Why not? The kids are raised. It’s just her and the old man. Why stay in an unsatisfying marriage?
Speaking as a 61-year-old twice-divorced person, I think it’s different now that we’re older. Unless you’re dealing with domestic abuse or some other non-negotiable failing, consider these realities:
- Reality Check #1: Life is hard. Being half of a team can make old age easier.
- Reality Check #2: Your spouse has failings. Who doesn’t? Unless you’re planning to go looking for a 30-year-old, they all do, and at this point, change isn’t likely.
- Money: We used to stay together “for the sake of the children.” Now, it’s finances. Trading in the home you love, all the memories, and a neighborhood full of friends for a one-bedroom apartment somewhere–is that absolutely necessary?
- Compassion. Think about how your spouse will do on his own. Good? Not good? Part of the deciding.
- Broken connections: Do you want to divide up family and friends at this age? Or lose contact with people you love or like a whole lot?
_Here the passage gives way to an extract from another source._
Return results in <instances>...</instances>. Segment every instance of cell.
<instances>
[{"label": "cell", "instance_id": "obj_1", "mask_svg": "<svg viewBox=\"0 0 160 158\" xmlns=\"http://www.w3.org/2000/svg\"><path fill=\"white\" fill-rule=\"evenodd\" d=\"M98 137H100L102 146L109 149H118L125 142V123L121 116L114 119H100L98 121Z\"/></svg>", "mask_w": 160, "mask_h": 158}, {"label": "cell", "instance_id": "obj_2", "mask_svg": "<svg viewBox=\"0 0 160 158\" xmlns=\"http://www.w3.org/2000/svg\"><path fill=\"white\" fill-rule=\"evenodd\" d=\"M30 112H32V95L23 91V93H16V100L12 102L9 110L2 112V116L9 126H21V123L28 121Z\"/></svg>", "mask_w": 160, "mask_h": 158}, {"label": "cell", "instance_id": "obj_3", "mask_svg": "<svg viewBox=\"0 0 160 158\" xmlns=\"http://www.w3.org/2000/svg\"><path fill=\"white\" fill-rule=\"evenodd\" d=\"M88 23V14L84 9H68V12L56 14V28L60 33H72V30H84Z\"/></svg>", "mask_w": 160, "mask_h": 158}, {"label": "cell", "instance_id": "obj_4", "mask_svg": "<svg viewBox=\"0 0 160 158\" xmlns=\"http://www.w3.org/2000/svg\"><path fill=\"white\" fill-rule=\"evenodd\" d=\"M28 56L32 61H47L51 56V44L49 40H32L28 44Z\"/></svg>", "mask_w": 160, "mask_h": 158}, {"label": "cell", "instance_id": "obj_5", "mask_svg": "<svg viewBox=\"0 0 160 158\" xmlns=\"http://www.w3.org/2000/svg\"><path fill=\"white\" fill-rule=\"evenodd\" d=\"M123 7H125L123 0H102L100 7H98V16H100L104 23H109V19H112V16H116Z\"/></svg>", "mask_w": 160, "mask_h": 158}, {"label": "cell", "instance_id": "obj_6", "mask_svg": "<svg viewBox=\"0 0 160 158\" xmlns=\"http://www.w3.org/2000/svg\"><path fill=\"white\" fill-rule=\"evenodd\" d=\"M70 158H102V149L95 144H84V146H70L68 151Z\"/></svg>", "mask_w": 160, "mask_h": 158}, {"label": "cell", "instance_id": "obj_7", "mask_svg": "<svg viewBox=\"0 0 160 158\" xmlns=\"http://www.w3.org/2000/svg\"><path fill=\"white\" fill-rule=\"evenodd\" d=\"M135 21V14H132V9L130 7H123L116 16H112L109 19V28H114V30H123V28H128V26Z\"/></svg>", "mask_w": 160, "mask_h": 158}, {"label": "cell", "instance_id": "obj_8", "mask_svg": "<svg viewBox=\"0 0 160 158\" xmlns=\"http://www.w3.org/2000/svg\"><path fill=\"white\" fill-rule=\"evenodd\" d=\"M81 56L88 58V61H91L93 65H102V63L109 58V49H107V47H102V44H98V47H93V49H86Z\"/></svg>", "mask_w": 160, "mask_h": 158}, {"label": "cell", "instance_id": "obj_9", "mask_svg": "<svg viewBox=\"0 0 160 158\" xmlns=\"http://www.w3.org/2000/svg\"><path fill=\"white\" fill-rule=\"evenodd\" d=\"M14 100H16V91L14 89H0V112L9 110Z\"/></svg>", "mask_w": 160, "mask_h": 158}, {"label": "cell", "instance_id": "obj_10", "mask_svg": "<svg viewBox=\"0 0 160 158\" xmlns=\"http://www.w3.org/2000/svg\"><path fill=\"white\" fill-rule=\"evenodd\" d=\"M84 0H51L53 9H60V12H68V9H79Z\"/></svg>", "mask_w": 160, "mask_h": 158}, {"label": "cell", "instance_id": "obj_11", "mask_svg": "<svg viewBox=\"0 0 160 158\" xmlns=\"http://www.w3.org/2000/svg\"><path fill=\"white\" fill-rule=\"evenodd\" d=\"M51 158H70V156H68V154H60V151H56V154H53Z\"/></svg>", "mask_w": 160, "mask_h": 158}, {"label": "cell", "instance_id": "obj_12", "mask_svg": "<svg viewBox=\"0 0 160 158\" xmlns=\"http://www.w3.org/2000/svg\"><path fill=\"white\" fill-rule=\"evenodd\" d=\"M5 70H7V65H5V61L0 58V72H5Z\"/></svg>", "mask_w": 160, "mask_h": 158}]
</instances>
- New connections: Do you want to learn the names and personalities of all the people in your new guy’s life? And hear about times gone by in which you played no part? Call me cynical, but–no.
A couple of my friends are dealing with serious problems within their marriages, and they’ve decided to stay, for now anyway. Their adult kids would prefer otherwise. It’s complicated. Stay or go, there’s loss. My friends are motivated by love, financial considerations, and personal matters. We’re quick to cry “codependency!” but it may not be that. At their age, it’s probably better to assume they’re being logical rather than pathological. It doesn’t mean they’re weak or stupid. Maybe they’re stronger than anybody can imagine.
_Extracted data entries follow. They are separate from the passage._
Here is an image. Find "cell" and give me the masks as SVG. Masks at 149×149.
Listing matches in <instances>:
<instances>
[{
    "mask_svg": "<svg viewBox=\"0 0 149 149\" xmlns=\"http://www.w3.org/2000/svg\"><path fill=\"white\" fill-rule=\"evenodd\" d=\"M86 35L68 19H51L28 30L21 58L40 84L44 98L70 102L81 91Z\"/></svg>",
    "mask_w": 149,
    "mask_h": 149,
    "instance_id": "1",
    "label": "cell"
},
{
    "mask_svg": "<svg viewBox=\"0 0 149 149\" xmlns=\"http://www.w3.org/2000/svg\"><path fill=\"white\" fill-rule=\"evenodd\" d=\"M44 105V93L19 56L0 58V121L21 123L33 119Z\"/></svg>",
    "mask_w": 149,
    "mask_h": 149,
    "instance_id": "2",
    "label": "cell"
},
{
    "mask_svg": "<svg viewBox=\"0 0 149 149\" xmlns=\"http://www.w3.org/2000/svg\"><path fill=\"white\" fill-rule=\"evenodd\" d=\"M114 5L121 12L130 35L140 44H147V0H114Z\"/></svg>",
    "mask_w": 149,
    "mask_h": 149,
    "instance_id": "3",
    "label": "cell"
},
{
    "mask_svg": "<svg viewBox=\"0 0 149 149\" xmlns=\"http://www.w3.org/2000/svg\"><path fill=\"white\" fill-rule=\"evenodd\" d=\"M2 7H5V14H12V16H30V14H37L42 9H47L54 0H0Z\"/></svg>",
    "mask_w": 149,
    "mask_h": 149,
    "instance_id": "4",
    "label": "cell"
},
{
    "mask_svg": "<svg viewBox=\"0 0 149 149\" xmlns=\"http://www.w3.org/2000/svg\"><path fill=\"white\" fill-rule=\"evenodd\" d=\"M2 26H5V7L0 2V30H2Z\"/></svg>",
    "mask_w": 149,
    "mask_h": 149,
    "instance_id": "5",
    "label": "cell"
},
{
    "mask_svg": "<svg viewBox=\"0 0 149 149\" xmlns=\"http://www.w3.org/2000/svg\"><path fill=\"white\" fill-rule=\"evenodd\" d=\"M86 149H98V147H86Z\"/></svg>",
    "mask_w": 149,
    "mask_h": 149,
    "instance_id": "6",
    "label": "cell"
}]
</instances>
In my own case, Bill and I have been together twenty years, and recently we’ve been doing some recalibrating. It started with a fight that lasted a month. Believe me, we considered all options.
However, as Rahm Emanuel famously said, “Never let a good crisis go to waste.”
A good crisis makes people uncomfortable enough to try alternatives. If you’re fighting a lot, and you’re ready for serious, even painful, change, how about using the new instability to fashion a happier life without divorce?
One of the nice things about getting older is seeing things in new ways. For example, if you were going to get divorced, but due to finances you knew you’d need a roommate, how about the guy you already live with? You could divide up the rooms. It’s kind of a silly example, but practical.
Bill and I changed some routines and understandings to allow more independence within our relationship. (No, not that kind of independence.) It’s pretty exciting, and it beats starting over alone.
Who do you want to become in the years ahead? Is it possible to do that within a partnership? Nothing’s perfect, but staying together might just provide the foundation you need for finding yourself at this new age.